Sure doesn’t look like the City of Las Cruces will cut off anyone’s water because of traffic violations.
The general threat to do so had generated a firestorm of "Sound-Off" calls, letters to the editor, and e-mails to everyone on the City Council.
The specific threat, in letters to five property owners, quickly led to payment plans with, or full payment by, four scofflaws with a total of thousands of dollars in unpaid tickets.
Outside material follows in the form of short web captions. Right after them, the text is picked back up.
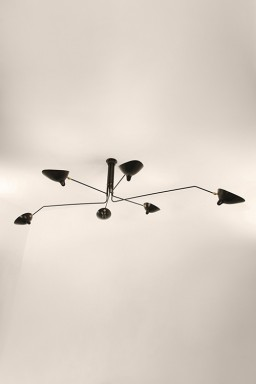 Serge Mouille - Serge Mouille Ceiling Light with 6 pivoting arms
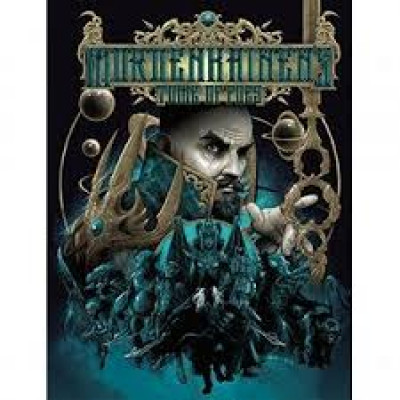 D&D NEXT MORDENKAINEN'S TOME OF FOES SPECIAL EDITION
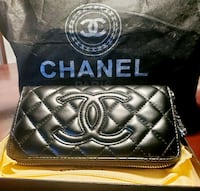 Chanel wallet with box and carecard  Toronto, M9R 0A3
(Since Mayor Ken Miyagashima had such difficulty pronouncing it at Monday’s Council Meeting, let’s take a moment on the word "scofflaw." Many words derive from a proper name, such as "I’ll xerox that" or "Hand me a kleenex." More come from Latin or Greek or German or French. Others start as some clever remark, get repeated often enough to become common slang, and eventually make the dictionary. Scofflaw was the winning entry in a contest in 1923 in Boston. The contest sought a new word for "a lawless drinker of illegally made or illegally obtained liquor." (Yep, Prohibition was in full force.) Delcevere King, a rich Prohibitionist from nearby Quincy, offered a $200 prize for a word that would "stab the conscience" of the evil alcohol consumers. Two separate contestants submitted "scofflaw," and divided the prize.)
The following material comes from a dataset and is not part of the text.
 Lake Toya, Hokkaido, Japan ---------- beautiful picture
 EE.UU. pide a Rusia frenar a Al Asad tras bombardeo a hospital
The purported legal basis for the letters was a 1988 ordinance allowing the City to cut off utility service to folks who owed it any money. For the record, the City hasn’t said it’ll send no more threatening letters, but only that it won’t do so before a June 25th work session. But I’ll eat a copy of the ordinance if the City continues this silliness.
"Sure was dumb," a friend said as we left the council meeting.
Mayor Miyagashima, in a somewhat defensive opening statement, had danced real hard to avoid saying the same thing that directly. He patted himself and the council on the back for responding quickly to a storm of protest; but he didn’t apologize, or speak as frankly as my friend.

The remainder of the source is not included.